Network operators also must take immediate steps to more carefully inspect their internet traffic to detect and neutralize unexplained anomalies and obvious remote commands from hackers before the traffic enters or leaves their network.
The response must be broader than patching networks. While all indicators point to the Russian government, the United States, and ideally its allies, must publicly and formally attribute responsibility for these hacks. If it is Russia, President Trump must make it clear to Vladimir Putin that these actions are unacceptable. The U.S. military and intelligence community must be placed on increased alert; all elements of national power must be placed on the table.
While we must reserve our right to unilateral self-defense, allies must be rallied to the cause. The importance of coalitions will be especially important to punishing Russia and navigating this crisis without uncontrolled escalation.
President Trump is on the verge of leaving behind a federal government, and perhaps a large number of major industries, compromised by the Russian government.

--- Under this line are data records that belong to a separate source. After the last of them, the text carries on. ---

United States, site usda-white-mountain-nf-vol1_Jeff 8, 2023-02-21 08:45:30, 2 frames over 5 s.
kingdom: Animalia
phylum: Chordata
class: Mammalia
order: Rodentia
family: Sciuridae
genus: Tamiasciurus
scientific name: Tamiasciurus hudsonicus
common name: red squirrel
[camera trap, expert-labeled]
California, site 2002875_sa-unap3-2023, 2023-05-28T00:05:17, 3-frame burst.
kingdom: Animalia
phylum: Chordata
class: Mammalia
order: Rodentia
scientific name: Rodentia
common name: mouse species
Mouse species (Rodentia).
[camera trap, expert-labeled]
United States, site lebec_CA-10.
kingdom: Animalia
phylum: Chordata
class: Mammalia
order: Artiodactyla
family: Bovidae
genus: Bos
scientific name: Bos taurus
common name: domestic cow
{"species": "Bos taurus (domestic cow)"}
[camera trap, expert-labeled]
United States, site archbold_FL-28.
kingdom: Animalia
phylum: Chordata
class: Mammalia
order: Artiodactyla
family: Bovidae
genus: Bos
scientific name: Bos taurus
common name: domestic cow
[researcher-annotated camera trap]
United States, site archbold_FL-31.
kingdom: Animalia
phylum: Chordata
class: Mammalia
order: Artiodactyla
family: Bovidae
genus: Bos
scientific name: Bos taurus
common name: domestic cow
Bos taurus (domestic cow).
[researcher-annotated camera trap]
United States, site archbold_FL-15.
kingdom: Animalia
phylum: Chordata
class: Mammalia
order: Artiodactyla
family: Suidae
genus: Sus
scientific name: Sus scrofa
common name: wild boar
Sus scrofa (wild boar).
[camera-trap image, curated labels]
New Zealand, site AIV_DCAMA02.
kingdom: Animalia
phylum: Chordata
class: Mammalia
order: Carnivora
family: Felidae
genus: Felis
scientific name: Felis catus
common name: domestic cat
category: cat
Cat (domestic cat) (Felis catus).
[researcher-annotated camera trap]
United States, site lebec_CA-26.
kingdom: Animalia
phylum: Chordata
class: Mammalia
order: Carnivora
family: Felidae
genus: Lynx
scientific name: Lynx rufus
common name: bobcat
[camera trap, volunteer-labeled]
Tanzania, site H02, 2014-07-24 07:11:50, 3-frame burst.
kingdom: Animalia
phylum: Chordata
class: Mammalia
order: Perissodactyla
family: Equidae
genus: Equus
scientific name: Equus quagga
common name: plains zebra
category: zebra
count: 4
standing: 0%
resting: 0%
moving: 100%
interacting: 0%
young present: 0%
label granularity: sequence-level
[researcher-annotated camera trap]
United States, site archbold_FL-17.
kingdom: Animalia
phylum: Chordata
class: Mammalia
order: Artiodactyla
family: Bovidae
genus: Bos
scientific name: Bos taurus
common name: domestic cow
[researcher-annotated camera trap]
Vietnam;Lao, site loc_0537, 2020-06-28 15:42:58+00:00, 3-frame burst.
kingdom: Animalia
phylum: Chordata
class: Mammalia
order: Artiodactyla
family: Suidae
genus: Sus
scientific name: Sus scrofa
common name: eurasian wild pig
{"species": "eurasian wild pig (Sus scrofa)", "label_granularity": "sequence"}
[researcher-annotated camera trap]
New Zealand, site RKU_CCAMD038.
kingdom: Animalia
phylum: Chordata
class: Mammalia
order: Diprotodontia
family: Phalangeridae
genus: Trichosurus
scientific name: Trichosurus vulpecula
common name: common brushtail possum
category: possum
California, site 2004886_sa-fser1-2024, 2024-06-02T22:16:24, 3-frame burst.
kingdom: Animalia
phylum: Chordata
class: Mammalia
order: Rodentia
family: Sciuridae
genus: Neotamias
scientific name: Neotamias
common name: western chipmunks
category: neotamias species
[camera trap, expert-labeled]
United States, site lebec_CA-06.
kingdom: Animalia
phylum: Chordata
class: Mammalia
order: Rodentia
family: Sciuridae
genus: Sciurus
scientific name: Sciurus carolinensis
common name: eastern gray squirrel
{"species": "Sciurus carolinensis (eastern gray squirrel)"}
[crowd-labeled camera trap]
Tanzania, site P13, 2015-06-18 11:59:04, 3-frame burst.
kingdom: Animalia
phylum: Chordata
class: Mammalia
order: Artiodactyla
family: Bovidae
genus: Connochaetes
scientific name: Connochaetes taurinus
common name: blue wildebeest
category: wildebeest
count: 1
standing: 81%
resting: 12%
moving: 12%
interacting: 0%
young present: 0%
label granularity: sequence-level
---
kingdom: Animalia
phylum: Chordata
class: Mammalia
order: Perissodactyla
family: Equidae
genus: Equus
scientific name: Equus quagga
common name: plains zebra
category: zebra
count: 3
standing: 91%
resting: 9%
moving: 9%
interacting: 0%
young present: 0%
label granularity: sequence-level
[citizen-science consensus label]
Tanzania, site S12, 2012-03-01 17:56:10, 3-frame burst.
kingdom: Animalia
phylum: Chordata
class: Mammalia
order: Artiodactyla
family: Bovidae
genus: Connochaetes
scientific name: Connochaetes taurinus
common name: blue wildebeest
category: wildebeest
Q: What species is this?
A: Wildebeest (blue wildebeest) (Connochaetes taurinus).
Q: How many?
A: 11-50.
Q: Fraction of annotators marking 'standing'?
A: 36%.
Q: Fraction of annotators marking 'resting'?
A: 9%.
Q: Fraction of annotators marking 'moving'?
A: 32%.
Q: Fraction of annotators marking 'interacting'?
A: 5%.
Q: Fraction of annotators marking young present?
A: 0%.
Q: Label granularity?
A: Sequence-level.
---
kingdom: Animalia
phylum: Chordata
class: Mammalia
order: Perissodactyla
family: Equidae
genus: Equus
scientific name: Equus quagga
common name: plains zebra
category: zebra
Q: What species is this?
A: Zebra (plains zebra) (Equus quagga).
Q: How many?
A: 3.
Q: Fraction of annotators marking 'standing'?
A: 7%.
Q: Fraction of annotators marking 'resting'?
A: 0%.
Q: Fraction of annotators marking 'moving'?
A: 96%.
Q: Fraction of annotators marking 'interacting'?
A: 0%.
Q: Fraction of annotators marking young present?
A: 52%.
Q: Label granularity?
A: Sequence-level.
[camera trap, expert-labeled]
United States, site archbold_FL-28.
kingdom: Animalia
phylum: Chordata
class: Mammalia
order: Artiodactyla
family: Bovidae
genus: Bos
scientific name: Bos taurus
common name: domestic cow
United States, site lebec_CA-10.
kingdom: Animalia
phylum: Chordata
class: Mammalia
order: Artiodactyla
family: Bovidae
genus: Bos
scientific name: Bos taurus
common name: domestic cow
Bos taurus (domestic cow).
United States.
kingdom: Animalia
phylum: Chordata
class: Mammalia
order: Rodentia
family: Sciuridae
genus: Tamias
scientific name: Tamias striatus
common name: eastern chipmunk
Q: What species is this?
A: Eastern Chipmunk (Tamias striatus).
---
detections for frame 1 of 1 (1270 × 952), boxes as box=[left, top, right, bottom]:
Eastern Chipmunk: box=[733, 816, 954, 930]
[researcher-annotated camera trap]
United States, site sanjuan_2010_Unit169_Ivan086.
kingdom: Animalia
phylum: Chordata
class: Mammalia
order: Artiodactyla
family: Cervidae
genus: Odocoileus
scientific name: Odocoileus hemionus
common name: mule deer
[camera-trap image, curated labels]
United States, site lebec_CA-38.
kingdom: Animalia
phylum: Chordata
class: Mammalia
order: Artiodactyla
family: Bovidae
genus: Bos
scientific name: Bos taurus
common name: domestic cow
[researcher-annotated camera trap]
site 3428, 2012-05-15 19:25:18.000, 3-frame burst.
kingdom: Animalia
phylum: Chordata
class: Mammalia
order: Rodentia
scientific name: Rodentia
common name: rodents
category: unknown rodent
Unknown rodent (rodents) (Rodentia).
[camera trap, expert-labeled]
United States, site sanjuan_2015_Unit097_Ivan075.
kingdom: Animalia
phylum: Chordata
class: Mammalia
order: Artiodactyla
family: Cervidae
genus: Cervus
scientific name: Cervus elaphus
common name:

He must use whatever leverage he can muster to protect the United States and severely punish the Russians.
President-elect Joe Biden must begin his planning to take charge of this crisis. He has to assume that communications about this matter are being read by Russia, and assume that any government data or email could be falsified.
At this moment, the two teams must find a way to cooperate.
President Trump must get past his grievances about the election and govern for the remainder of his term. This moment requires unity, purpose and discipline. An intrusion so brazen and of this size and scope cannot be tolerated by any sovereign nation.
We are sick, distracted, and now under cyberattack. Leadership is essential.